Work required:
Give back each entry verbatim.

Dataset excerpts
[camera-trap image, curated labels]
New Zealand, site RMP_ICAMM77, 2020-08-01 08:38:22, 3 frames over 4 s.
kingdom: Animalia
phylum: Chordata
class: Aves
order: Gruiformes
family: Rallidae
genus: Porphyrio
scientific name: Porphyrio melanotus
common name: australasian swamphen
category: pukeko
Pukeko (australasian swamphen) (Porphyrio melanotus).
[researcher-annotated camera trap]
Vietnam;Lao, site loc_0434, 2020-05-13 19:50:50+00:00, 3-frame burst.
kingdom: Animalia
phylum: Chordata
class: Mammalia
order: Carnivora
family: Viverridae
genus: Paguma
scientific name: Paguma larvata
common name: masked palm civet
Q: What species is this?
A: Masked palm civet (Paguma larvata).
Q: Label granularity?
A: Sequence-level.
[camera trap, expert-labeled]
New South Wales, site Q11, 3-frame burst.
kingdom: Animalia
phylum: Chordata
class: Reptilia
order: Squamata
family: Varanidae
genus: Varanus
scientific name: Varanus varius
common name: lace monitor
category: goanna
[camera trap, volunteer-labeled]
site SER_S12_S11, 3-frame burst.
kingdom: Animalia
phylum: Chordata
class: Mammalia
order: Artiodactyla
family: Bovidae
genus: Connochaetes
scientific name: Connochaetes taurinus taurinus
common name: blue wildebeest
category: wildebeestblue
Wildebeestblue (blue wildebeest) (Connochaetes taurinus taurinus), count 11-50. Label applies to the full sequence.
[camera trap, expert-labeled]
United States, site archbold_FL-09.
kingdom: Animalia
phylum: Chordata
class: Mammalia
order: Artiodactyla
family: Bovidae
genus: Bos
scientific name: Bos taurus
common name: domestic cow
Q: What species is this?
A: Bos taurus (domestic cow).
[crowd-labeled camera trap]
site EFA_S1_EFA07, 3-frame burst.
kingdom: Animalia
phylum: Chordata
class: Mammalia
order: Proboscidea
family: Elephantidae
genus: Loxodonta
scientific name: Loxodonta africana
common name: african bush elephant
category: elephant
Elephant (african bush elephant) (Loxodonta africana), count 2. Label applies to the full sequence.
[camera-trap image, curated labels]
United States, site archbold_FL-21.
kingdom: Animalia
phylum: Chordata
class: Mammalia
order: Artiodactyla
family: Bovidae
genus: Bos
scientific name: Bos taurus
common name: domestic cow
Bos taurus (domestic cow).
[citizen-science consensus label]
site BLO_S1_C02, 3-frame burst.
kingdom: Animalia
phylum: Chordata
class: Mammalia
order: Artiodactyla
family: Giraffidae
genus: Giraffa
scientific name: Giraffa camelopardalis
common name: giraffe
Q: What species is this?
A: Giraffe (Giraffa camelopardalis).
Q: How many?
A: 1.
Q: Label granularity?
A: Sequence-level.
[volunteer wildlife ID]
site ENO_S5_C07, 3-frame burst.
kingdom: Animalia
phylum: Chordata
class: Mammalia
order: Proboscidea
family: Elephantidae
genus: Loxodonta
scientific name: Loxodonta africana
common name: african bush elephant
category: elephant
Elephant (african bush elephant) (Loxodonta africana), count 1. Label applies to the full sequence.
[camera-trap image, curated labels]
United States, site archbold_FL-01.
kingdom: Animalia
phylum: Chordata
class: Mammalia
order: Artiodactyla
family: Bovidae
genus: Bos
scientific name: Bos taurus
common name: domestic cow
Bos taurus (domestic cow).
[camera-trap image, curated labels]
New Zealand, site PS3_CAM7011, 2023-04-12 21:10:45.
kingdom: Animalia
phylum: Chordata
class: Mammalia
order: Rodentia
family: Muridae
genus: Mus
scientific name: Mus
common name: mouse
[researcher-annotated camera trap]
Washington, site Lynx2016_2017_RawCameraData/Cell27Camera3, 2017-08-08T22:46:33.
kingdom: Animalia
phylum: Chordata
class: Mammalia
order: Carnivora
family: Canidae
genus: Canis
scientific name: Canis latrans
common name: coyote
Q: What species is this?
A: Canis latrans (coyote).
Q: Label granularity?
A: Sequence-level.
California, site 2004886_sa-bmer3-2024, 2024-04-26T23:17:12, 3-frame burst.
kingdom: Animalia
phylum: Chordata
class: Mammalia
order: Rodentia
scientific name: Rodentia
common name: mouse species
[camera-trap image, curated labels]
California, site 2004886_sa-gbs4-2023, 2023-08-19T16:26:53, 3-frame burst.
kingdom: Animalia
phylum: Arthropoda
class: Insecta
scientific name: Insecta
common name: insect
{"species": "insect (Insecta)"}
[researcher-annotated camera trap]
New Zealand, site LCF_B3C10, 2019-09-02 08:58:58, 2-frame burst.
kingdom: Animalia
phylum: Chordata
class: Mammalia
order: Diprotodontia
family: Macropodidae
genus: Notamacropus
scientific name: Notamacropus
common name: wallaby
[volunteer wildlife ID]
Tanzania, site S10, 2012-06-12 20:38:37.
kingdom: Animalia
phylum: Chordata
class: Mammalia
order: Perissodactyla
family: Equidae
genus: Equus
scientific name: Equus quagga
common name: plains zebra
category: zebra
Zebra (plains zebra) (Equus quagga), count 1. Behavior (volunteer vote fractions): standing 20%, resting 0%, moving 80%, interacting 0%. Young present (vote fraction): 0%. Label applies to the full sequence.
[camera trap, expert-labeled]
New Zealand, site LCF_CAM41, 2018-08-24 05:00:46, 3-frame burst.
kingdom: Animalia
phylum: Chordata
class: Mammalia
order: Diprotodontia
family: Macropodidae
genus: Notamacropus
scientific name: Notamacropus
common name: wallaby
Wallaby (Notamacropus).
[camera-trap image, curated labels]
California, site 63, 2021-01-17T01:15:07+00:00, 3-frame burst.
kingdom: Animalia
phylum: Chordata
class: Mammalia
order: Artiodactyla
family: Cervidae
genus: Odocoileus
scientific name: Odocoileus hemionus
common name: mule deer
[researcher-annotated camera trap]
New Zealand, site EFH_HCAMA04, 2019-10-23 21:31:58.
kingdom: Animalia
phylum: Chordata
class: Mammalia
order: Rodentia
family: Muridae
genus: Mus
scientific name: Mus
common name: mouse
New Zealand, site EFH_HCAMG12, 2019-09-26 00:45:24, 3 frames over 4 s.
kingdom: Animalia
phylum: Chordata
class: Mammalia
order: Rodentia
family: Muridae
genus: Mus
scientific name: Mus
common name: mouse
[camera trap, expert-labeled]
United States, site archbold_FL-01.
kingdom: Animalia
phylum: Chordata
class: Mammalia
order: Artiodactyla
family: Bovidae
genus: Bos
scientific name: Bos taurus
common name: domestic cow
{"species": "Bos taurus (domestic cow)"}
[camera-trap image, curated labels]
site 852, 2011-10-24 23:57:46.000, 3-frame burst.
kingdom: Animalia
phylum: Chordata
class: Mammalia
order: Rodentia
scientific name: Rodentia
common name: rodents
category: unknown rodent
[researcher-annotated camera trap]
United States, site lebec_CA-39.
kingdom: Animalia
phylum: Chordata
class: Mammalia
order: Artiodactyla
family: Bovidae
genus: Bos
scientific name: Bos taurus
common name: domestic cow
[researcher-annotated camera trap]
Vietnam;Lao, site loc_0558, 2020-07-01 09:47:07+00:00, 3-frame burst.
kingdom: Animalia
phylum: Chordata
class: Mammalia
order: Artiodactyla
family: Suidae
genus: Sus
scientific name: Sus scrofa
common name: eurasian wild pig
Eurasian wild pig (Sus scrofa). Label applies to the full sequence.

Result:
[camera-trap image, curated labels]
New Zealand, site RMP_ICAMM77, 2020-08-01 08:38:22, 3 frames over 4 s.
kingdom: Animalia
phylum: Chordata
class: Aves
order: Gruiformes
family: Rallidae
genus: Porphyrio
scientific name: Porphyrio melanotus
common name: australasian swamphen
category: pukeko
Pukeko (australasian swamphen) (Porphyrio melanotus).
[researcher-annotated camera trap]
Vietnam;Lao, site loc_0434, 2020-05-13 19:50:50+00:00, 3-frame burst.
kingdom: Animalia
phylum: Chordata
class: Mammalia
order: Carnivora
family: Viverridae
genus: Paguma
scientific name: Paguma larvata
common name: masked palm civet
Q: What species is this?
A: Masked palm civet (Paguma larvata).
Q: Label granularity?
A: Sequence-level.
[camera trap, expert-labeled]
New South Wales, site Q11, 3-frame burst.
kingdom: Animalia
phylum: Chordata
class: Reptilia
order: Squamata
family: Varanidae
genus: Varanus
scientific name: Varanus varius
common name: lace monitor
category: goanna
[camera trap, volunteer-labeled]
site SER_S12_S11, 3-frame burst.
kingdom: Animalia
phylum: Chordata
class: Mammalia
order: Artiodactyla
family: Bovidae
genus: Connochaetes
scientific name: Connochaetes taurinus taurinus
common name: blue wildebeest
category: wildebeestblue
Wildebeestblue (blue wildebeest) (Connochaetes taurinus taurinus), count 11-50. Label applies to the full sequence.
[camera trap, expert-labeled]
United States, site archbold_FL-09.
kingdom: Animalia
phylum: Chordata
class: Mammalia
order: Artiodactyla
family: Bovidae
genus: Bos
scientific name: Bos taurus
common name: domestic cow
Q: What species is this?
A: Bos taurus (domestic cow).
[crowd-labeled camera trap]
site EFA_S1_EFA07, 3-frame burst.
kingdom: Animalia
phylum: Chordata
class: Mammalia
order: Proboscidea
family: Elephantidae
genus: Loxodonta
scientific name: Loxodonta africana
common name: african bush elephant
category: elephant
Elephant (african bush elephant) (Loxodonta africana), count 2. Label applies to the full sequence.
[camera-trap image, curated labels]
United States, site archbold_FL-21.
kingdom: Animalia
phylum: Chordata
class: Mammalia
order: Artiodactyla
family: Bovidae
genus: Bos
scientific name: Bos taurus
common name: domestic cow
Bos taurus (domestic cow).
[citizen-science consensus label]
site BLO_S1_C02, 3-frame burst.
kingdom: Animalia
phylum: Chordata
class: Mammalia
order: Artiodactyla
family: Giraffidae
genus: Giraffa
scientific name: Giraffa camelopardalis
common name: giraffe
Q: What species is this?
A: Giraffe (Giraffa camelopardalis).
Q: How many?
A: 1.
Q: Label granularity?
A: Sequence-level.
[volunteer wildlife ID]
site ENO_S5_C07, 3-frame burst.
kingdom: Animalia
phylum: Chordata
class: Mammalia
order: Proboscidea
family: Elephantidae
genus: Loxodonta
scientific name: Loxodonta africana
common name: african bush elephant
category: elephant
Elephant (african bush elephant) (Loxodonta africana), count 1. Label applies to the full sequence.
[camera-trap image, curated labels]
United States, site archbold_FL-01.
kingdom: Animalia
phylum: Chordata
class: Mammalia
order: Artiodactyla
family: Bovidae
genus: Bos
scientific name: Bos taurus
common name: domestic cow
Bos taurus (domestic cow).
[camera-trap image, curated labels]
New Zealand, site PS3_CAM7011, 2023-04-12 21:10:45.
kingdom: Animalia
phylum: Chordata
class: Mammalia
order: Rodentia
family: Muridae
genus: Mus
scientific name: Mus
common name: mouse
[researcher-annotated camera trap]
Washington, site Lynx2016_2017_RawCameraData/Cell27Camera3, 2017-08-08T22:46:33.
kingdom: Animalia
phylum: Chordata
class: Mammalia
order: Carnivora
family: Canidae
genus: Canis
scientific name: Canis latrans
common name: coyote
Q: What species is this?
A: Canis latrans (coyote).
Q: Label granularity?
A: Sequence-level.
California, site 2004886_sa-bmer3-2024, 2024-04-26T23:17:12, 3-frame burst.
kingdom: Animalia
phylum: Chordata
class: Mammalia
order: Rodentia
scientific name: Rodentia
common name: mouse species
[camera-trap image, curated labels]
California, site 2004886_sa-gbs4-2023, 2023-08-19T16:26:53, 3-frame burst.
kingdom: Animalia
phylum: Arthropoda
class: Insecta
scientific name: Insecta
common name: insect
{"species": "insect (Insecta)"}
[researcher-annotated camera trap]
New Zealand, site LCF_B3C10, 2019-09-02 08:58:58, 2-frame burst.
kingdom: Animalia
phylum: Chordata
class: Mammalia
order: Diprotodontia
family: Macropodidae
genus: Notamacropus
scientific name: Notamacropus
common name: wallaby
[volunteer wildlife ID]
Tanzania, site S10, 2012-06-12 20:38:37.
kingdom: Animalia
phylum: Chordata
class: Mammalia
order: Perissodactyla
family: Equidae
genus: Equus
scientific name: Equus quagga
common name: plains zebra
category: zebra
Zebra (plains zebra) (Equus quagga), count 1. Behavior (volunteer vote fractions): standing 20%, resting 0%, moving 80%, interacting 0%. Young present (vote fraction): 0%. Label applies to the full sequence.
[camera trap, expert-labeled]
New Zealand, site LCF_CAM41, 2018-08-24 05:00:46, 3-frame burst.
kingdom: Animalia
phylum: Chordata
class: Mammalia
order: Diprotodontia
family: Macropodidae
genus: Notamacropus
scientific name: Notamacropus
common name: wallaby
Wallaby (Notamacropus).
[camera-trap image, curated labels]
California, site 63, 2021-01-17T01:15:07+00:00, 3-frame burst.
kingdom: Animalia
phylum: Chordata
class: Mammalia
order: Artiodactyla
family: Cervidae
genus: Odocoileus
scientific name: Odocoileus hemionus
common name: mule deer
[researcher-annotated camera trap]
New Zealand, site EFH_HCAMA04, 2019-10-23 21:31:58.
kingdom: Animalia
phylum: Chordata
class: Mammalia
order: Rodentia
family: Muridae
genus: Mus
scientific name: Mus
common name: mouse
New Zealand, site EFH_HCAMG12, 2019-09-26 00:45:24, 3 frames over 4 s.
kingdom: Animalia
phylum: Chordata
class: Mammalia
order: Rodentia
family: Muridae
genus: Mus
scientific name: Mus
common name: mouse
[camera trap, expert-labeled]
United States, site archbold_FL-01.
kingdom: Animalia
phylum: Chordata
class: Mammalia
order: Artiodactyla
family: Bovidae
genus: Bos
scientific name: Bos taurus
common name: domestic cow
{"species": "Bos taurus (domestic cow)"}
[camera-trap image, curated labels]
site 852, 2011-10-24 23:57:46.000, 3-frame burst.
kingdom: Animalia
phylum: Chordata
class: Mammalia
order: Rodentia
scientific name: Rodentia
common name: rodents
category: unknown rodent
[researcher-annotated camera trap]
United States, site lebec_CA-39.
kingdom: Animalia
phylum: Chordata
class: Mammalia
order: Artiodactyla
family: Bovidae
genus: Bos
scientific name: Bos taurus
common name: domestic cow
[researcher-annotated camera trap]
Vietnam;Lao, site loc_0558, 2020-07-01 09:47:07+00:00, 3-frame burst.
kingdom: Animalia
phylum: Chordata
class: Mammalia
order: Artiodactyla
family: Suidae
genus: Sus
scientific name: Sus scrofa
common name: eurasian wild pig
Eurasian wild pig (Sus scrofa). Label applies to the full sequence.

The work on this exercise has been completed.